Given passage –
——————
As I was looking through old documents I came across a blog post from 2018 about staffing ratios. The staff ratio to provider volume continues to be a topic of importance for metrics and discussion in the industry. Here at VerityStream, several of our employees and our consultants have worked at or with organizations and have been asked this many times in our careers.
Over the last couple of years, we have included a question on the Annual Report on Medical Staff Credentialing Survey asking what the volume of providers per staff member is. The numbers have shifted a bit with the majority responding one staff member for each 151-350 providers (approximately 40% with split between 151-250 and 251-350).
In 2018 we held a Town Hall virtual meeting for our clients who were CVOs. During this we discussed the topic of staff to provider volume ratios and the related turnaround times. In an example, we had CVOs with one FTE to 400-500 providers with a turnaround time of 31-40 days while another with 600-700 providers per FTE took the same turnaround time.
Though these questions were asked of different types of organizations, you can see how varied the results are. This insight showed us that the answer to the question about staffing and volume is one that is difficult and can see why it is still up for discussion. These answers given by individuals make sense, but ultimately the answer is often - well it depends.
There are many variables and factors in determining how many resources to provider volume. These can influence what you hear from others in the industry. If you ask them for their volume, it may be higher or lower than yours because of their organizational structure and processes.
——————
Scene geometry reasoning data
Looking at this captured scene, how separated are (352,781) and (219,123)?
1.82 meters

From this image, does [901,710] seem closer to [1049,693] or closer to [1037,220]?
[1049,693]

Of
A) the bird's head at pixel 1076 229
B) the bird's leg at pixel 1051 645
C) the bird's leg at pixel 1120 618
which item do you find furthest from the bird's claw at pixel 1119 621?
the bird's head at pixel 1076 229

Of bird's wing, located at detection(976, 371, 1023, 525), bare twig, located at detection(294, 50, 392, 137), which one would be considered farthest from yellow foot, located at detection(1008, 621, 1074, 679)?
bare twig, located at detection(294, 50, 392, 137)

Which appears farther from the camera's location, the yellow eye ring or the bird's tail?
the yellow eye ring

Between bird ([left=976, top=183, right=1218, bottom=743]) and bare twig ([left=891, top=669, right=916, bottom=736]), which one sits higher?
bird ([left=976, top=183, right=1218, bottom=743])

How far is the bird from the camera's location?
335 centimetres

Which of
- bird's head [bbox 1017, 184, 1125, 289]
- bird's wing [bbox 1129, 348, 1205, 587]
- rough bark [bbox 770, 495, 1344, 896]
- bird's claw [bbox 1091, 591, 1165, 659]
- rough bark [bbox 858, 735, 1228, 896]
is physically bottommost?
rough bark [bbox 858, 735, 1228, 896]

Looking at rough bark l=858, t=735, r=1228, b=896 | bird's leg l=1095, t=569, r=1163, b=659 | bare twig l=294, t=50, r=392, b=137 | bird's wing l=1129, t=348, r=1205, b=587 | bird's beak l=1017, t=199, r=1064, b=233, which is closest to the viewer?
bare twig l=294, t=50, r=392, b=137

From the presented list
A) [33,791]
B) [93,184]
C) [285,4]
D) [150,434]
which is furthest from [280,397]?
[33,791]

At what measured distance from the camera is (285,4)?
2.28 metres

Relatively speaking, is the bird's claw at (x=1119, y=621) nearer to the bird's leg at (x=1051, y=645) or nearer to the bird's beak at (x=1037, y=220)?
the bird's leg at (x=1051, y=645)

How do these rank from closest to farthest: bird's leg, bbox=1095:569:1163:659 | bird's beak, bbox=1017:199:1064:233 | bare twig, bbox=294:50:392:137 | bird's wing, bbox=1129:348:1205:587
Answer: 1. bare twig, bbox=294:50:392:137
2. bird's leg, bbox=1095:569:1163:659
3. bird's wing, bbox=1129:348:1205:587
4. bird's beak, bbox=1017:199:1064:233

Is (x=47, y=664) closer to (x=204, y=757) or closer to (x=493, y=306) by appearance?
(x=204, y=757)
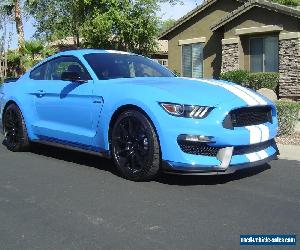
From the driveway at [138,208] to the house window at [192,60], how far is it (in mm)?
15513

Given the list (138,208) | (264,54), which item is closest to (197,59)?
(264,54)

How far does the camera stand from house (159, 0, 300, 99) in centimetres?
1734

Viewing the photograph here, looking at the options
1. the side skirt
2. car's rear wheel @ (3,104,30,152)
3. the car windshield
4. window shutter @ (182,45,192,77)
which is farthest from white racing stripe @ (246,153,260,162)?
window shutter @ (182,45,192,77)

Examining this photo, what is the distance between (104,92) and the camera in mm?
5910

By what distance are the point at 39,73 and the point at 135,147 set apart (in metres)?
2.57

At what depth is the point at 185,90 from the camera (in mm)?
5402

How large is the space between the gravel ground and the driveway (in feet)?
5.64

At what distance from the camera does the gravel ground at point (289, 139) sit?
8188mm

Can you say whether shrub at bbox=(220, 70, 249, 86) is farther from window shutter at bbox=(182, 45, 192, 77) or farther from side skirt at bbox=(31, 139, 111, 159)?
side skirt at bbox=(31, 139, 111, 159)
——————
Exercise requirements –
- 1) Summarize the passage on staffing ratios in two sentences.
- 2) Reproduce the portion of the passage on staffing ratios that begins at the words "Over the last" and ends after the words "151-250 and 251-350).".
These records were taken from a separate source.

Answers by task –
- 1) The ratio of staff to provider volume remains an important topic for metrics and discussion in the industry, and it was also raised at a 2018 Town Hall for CVO clients. There, one CVO with 400-500 providers per FTE and another with 600-700 providers per FTE had the same turnaround time of 31-40 days, which shows why the answer to the staffing question often depends on each organization's structure and processes.

- 2)
Over the last couple of years, we have included a question on the Annual Report on Medical Staff Credentialing Survey asking what the volume of providers per staff member is. The numbers have shifted a bit with the majority responding one staff member for each 151-350 providers (approximately 40% with split between 151-250 and 251-350).